Gerard Meijssen wrote:
There is an important difference between a person who walks away in a huff as an employee and then decides to stand for board election and a person that changes one role for another. The difference is that in the one situation I do not expect positive cooperation and in the other I do not see such such a problem. From my perspective Danny was not forthcoming in explaining why he left his job. I have asked him repeatedly for this from the moment when he announced that he would run for a seat on the board of trustees.
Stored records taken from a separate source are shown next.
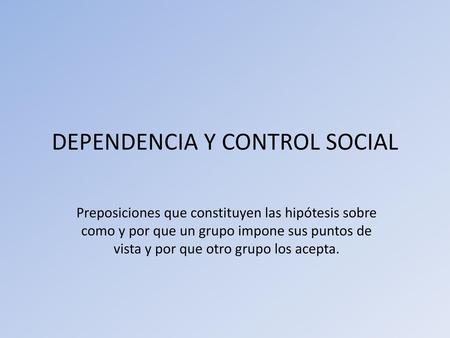 DEPENDENCIA Y CONTROL SOCIAL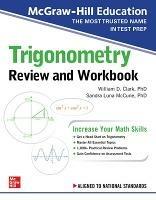 McGraw-Hill Education Trigonometry Review and Workbook - William Clark,William Clark,Sandra Luna McCune - cover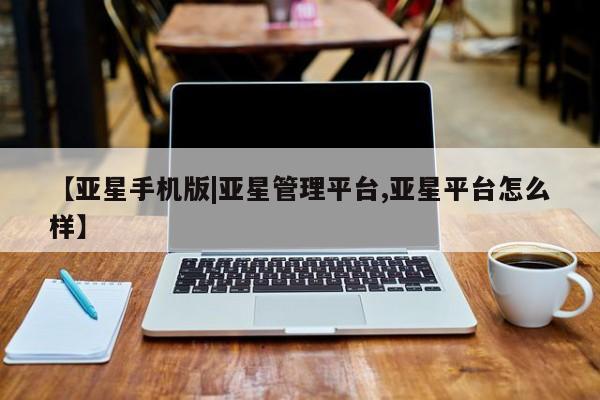 亚星官网娱乐平台 亚星代理合作-会员开户【亚星手机版|亚星管理平台,亚星平台怎么样】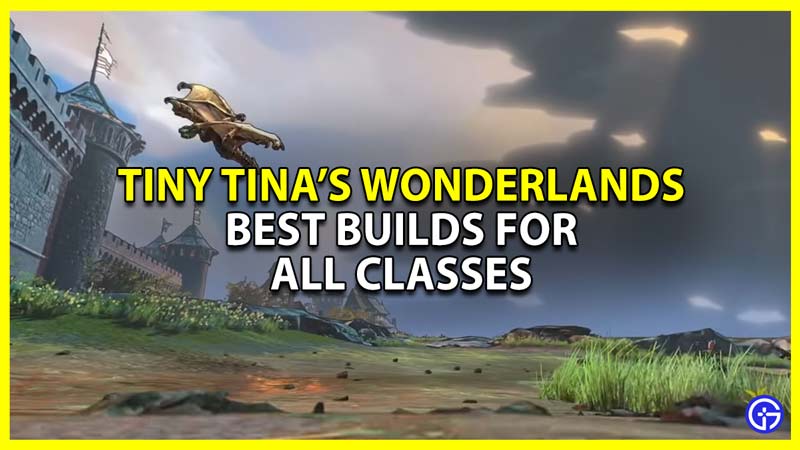 tiny tinas wonderlands best builds list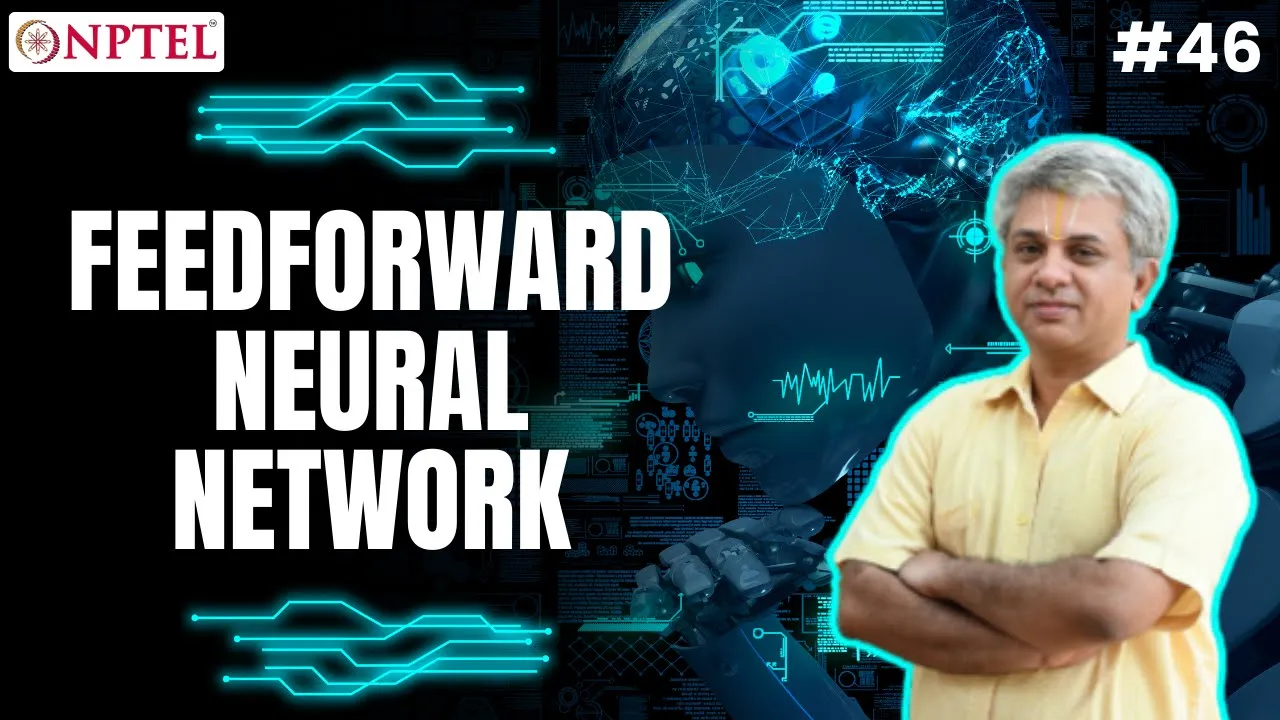 #46 Feedforward Neural Network | Machine Learning for Engineering & Science Applications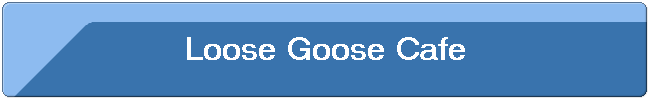 Loose Goose Cafe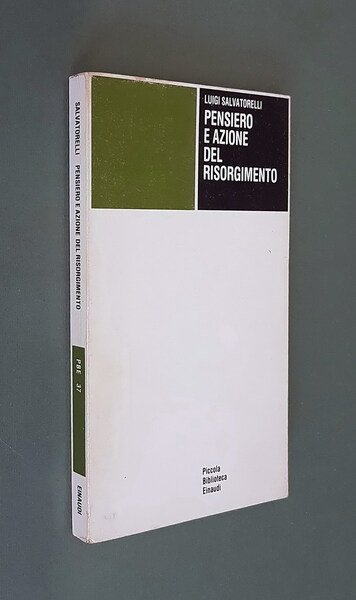 PENSIERO E AZIONE DEL RISORGIMENTO ITALIANO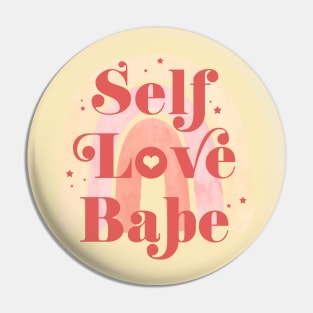 Self Love Babe Feminine Cute Aesthetic Girl Quote with rainbow stars & a heart Pin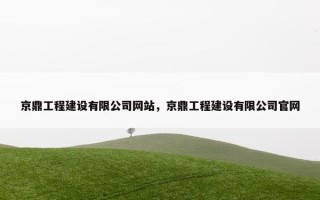 京鼎工程建设有限公司网站，京鼎工程建设有限公司官网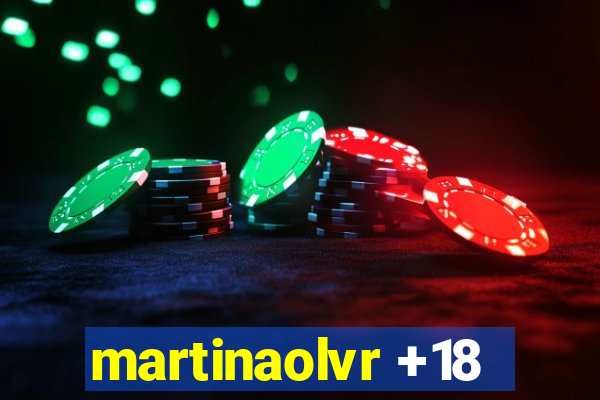 martinaolvr +18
I opposed Danny's candidacy from the moment he announced his wish to be a candidate. This was before the moment people could make themselves available as such. The notion that people would object to accepting someone on the board that was voted in is an option that is open to the board. It will upset some people but this is to be weighed against the harm that is expected of an unwelcome elected board member.
This is why you adopt such policies at a time when there is no apparent candidate to go either way. From the moment that Danny announced, well before the election started, that he would be a candidate, any such move would have been seen as a get-Danny action. Once the election was over, and he was not that many votes away from winning a seat on the Board, those who opposed him could breathe a sigh of relief that they had dodged that bullet. That was the best time to pass such a resolution.
Having such a resolution in place is more important than whether it says 6 months or 12 months. If the period is too long or too short it's fairly easy to change that detail later. Other things can be tweaked later when the problem can be seen, though never when it can be interpreted as an action directed towards one single person. Thus, if we begin with the policy that a staff person cannot become a Board member for six months, and need to face the question, "What do we do if he's elected by the community?" we can tweak it to say that he cannot be nominated as a candidate.
At the other end of things, it might have been difficult to foresee in an early policy that a person would resign early from his elected position in order to take on a paid staff position. Only the benefit of hindsight and experience would allow us to say that the six months would start on the date that his term was expected to end normally.
One final point: The ED's role is administrative; the Board's role is political. I don't at all question the hiring of Erik from an administrative perspective, I trust Sue's determination that he was the best person for the job. When the candidate for the position is well-known, and has been a significant participant in controversy the matter becomes political. Very few of an ED's hiring decisions will be seen as having political overtones. Political decisions are not always fair to the candidate, but boards need to take them into account, preferably before there is a public uproar.
Hiring Carolyn represented an administrative failure, notwithstanding the staffing problems at the time. It would _not_ normally be the function of the Board members to do the work needed to check her background. That decision would only have become political if the full facts were known to the Board at the time, and the Board had decided to hire her despite the baggage in her background.
I don't expect the Board to rewrite history, I do expect it to learn from history.